— EXERCISE TASK —
Print each line exactly as it is given.

== DATA

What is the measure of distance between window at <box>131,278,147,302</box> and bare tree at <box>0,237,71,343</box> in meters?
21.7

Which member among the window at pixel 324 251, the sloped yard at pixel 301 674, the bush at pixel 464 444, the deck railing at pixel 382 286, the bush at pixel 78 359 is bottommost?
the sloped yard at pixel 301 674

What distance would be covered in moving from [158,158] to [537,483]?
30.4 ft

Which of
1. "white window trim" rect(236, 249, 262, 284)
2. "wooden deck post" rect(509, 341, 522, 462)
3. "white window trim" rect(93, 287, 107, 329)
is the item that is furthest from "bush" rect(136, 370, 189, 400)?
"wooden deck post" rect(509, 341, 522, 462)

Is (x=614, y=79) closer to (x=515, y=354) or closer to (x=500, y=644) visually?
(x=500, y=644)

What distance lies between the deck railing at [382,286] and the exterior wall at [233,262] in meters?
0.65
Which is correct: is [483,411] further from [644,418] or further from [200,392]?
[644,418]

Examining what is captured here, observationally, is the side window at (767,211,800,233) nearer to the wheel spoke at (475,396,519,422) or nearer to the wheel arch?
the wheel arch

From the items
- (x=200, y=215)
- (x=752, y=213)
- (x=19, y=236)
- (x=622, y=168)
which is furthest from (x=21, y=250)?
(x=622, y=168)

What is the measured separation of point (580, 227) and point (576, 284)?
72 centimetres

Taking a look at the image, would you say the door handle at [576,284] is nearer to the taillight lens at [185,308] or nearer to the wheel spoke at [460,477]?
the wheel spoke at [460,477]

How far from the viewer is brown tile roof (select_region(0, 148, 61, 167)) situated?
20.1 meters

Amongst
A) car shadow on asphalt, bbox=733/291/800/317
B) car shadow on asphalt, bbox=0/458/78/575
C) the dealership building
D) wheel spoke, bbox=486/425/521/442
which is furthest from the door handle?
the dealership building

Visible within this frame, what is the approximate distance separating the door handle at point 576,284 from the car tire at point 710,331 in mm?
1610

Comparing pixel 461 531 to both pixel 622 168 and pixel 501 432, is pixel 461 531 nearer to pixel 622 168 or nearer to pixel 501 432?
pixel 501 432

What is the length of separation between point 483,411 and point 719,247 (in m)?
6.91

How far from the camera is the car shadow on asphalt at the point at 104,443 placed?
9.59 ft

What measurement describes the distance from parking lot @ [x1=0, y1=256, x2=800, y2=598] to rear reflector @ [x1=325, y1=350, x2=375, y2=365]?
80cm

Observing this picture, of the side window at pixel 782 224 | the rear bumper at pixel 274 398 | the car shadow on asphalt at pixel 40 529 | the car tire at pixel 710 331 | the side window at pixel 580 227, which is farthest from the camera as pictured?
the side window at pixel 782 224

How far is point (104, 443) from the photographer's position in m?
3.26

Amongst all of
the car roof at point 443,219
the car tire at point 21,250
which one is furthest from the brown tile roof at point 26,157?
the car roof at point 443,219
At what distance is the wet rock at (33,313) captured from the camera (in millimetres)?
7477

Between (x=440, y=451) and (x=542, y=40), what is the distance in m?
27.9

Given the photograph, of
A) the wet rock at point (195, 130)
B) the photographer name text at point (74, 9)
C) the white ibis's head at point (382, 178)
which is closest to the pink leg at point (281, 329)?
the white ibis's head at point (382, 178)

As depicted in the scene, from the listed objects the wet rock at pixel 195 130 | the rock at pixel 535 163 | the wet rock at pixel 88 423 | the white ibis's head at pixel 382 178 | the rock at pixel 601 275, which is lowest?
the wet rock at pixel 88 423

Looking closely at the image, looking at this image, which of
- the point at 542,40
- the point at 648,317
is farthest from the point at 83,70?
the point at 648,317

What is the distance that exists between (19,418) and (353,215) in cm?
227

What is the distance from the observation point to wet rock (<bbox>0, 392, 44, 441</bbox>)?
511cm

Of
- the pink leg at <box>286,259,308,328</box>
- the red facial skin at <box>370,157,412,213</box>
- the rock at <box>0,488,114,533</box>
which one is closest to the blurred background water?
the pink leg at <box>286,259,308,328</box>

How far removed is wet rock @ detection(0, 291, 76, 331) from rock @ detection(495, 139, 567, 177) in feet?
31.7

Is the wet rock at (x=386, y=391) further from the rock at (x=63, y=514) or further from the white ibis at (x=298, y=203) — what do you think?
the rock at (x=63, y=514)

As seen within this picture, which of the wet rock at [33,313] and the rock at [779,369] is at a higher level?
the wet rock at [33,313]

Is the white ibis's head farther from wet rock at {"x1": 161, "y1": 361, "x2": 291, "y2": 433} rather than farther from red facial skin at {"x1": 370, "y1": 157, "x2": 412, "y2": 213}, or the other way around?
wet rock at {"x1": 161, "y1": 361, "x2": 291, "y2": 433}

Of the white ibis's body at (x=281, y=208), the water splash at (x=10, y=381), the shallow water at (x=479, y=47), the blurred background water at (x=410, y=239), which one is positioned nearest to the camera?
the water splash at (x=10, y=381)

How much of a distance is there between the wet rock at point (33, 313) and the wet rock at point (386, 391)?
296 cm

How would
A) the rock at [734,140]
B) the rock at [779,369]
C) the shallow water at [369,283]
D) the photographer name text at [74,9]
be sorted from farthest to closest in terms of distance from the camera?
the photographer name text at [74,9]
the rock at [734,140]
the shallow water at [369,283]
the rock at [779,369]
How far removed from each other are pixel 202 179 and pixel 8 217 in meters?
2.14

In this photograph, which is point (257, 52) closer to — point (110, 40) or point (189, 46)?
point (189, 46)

====

— RESULT OF THE EXERCISE —
What is the measure of distance between window at <box>131,278,147,302</box> and bare tree at <box>0,237,71,343</box> in meters?
21.7

Which member among the window at pixel 324 251, the sloped yard at pixel 301 674, the bush at pixel 464 444, the deck railing at pixel 382 286, the bush at pixel 78 359 is bottommost?
the sloped yard at pixel 301 674

What distance would be covered in moving from [158,158] to [537,483]?
30.4 ft

Which of
1. "white window trim" rect(236, 249, 262, 284)
2. "wooden deck post" rect(509, 341, 522, 462)
3. "white window trim" rect(93, 287, 107, 329)
is the item that is furthest from "bush" rect(136, 370, 189, 400)?
"wooden deck post" rect(509, 341, 522, 462)

Is (x=614, y=79) closer to (x=515, y=354) or closer to (x=500, y=644) visually?
(x=500, y=644)

What distance lies between the deck railing at [382,286] and the exterior wall at [233,262] in meters?
0.65
Which is correct: is [483,411] further from [644,418] or further from [200,392]?
[644,418]

Examining what is captured here, observationally, is the side window at (767,211,800,233) nearer to the wheel spoke at (475,396,519,422) or nearer to the wheel arch?
the wheel arch

From the items
- (x=200, y=215)
- (x=752, y=213)
- (x=19, y=236)
- (x=622, y=168)
which is furthest from (x=21, y=250)?
(x=622, y=168)

What is the measured separation of point (580, 227) and point (576, 284)?
72 centimetres

Taking a look at the image, would you say the door handle at [576,284] is nearer to the taillight lens at [185,308] or nearer to the wheel spoke at [460,477]?
the wheel spoke at [460,477]

How far from the viewer is brown tile roof (select_region(0, 148, 61, 167)) situated?
20.1 meters

Amongst
A) car shadow on asphalt, bbox=733/291/800/317
B) car shadow on asphalt, bbox=0/458/78/575
C) the dealership building
D) wheel spoke, bbox=486/425/521/442
which is furthest from the door handle?
the dealership building

Visible within this frame, what is the approximate distance separating the door handle at point 576,284 from the car tire at point 710,331 in mm?
1610

Comparing pixel 461 531 to both pixel 622 168 and pixel 501 432, is pixel 461 531 nearer to pixel 622 168 or nearer to pixel 501 432?
pixel 501 432

What is the length of separation between point 483,411 and point 719,247 (in m)?
6.91

How far from the camera is the car shadow on asphalt at the point at 104,443 placed?
9.59 ft

What measurement describes the distance from parking lot @ [x1=0, y1=256, x2=800, y2=598] to rear reflector @ [x1=325, y1=350, x2=375, y2=365]?
80cm

Observing this picture, of the side window at pixel 782 224 | the rear bumper at pixel 274 398 | the car shadow on asphalt at pixel 40 529 | the car tire at pixel 710 331 | the side window at pixel 580 227, which is farthest from the camera as pictured?
the side window at pixel 782 224

How far is point (104, 443) from the photographer's position in m?
3.26

Amongst all of
the car roof at point 443,219
the car tire at point 21,250
which one is furthest from the brown tile roof at point 26,157?
the car roof at point 443,219
At what distance is the wet rock at (33,313) captured from the camera (in millimetres)?
7477

Between (x=440, y=451) and (x=542, y=40), what is the distance in m?
27.9

Given the photograph, of
A) the wet rock at point (195, 130)
B) the photographer name text at point (74, 9)
C) the white ibis's head at point (382, 178)
which is closest to the pink leg at point (281, 329)?
the white ibis's head at point (382, 178)

As depicted in the scene, from the listed objects the wet rock at pixel 195 130 | the rock at pixel 535 163 | the wet rock at pixel 88 423 | the white ibis's head at pixel 382 178 | the rock at pixel 601 275, which is lowest?
the wet rock at pixel 88 423

Looking closely at the image, looking at this image, which of
- the point at 542,40
- the point at 648,317
is farthest from the point at 83,70?
the point at 648,317

What is the distance that exists between (19,418) and (353,215) in cm?
227

What is the distance from the observation point to wet rock (<bbox>0, 392, 44, 441</bbox>)?
511cm

Of
- the pink leg at <box>286,259,308,328</box>
- the red facial skin at <box>370,157,412,213</box>
- the rock at <box>0,488,114,533</box>
which one is closest to the blurred background water?
the pink leg at <box>286,259,308,328</box>

How far removed is wet rock @ detection(0, 291, 76, 331) from rock @ detection(495, 139, 567, 177) in feet?
31.7

Is the wet rock at (x=386, y=391) further from the rock at (x=63, y=514) or further from the white ibis at (x=298, y=203) — what do you think?
the rock at (x=63, y=514)

As seen within this picture, which of the wet rock at [33,313] and the rock at [779,369] is at a higher level?
the wet rock at [33,313]

Is the white ibis's head farther from wet rock at {"x1": 161, "y1": 361, "x2": 291, "y2": 433} rather than farther from red facial skin at {"x1": 370, "y1": 157, "x2": 412, "y2": 213}, or the other way around?
wet rock at {"x1": 161, "y1": 361, "x2": 291, "y2": 433}

Of the white ibis's body at (x=281, y=208), the water splash at (x=10, y=381), the shallow water at (x=479, y=47), the blurred background water at (x=410, y=239), which one is positioned nearest to the camera?
the water splash at (x=10, y=381)

How much of a distance is there between the wet rock at point (33, 313) and the wet rock at point (386, 391)?
296 cm

How would
A) the rock at [734,140]
B) the rock at [779,369]
C) the shallow water at [369,283]
D) the photographer name text at [74,9]
be sorted from farthest to closest in terms of distance from the camera?
the photographer name text at [74,9]
the rock at [734,140]
the shallow water at [369,283]
the rock at [779,369]
How far removed from each other are pixel 202 179 and pixel 8 217 in meters?
2.14

In this photograph, which is point (257, 52) closer to — point (110, 40) or point (189, 46)?
point (189, 46)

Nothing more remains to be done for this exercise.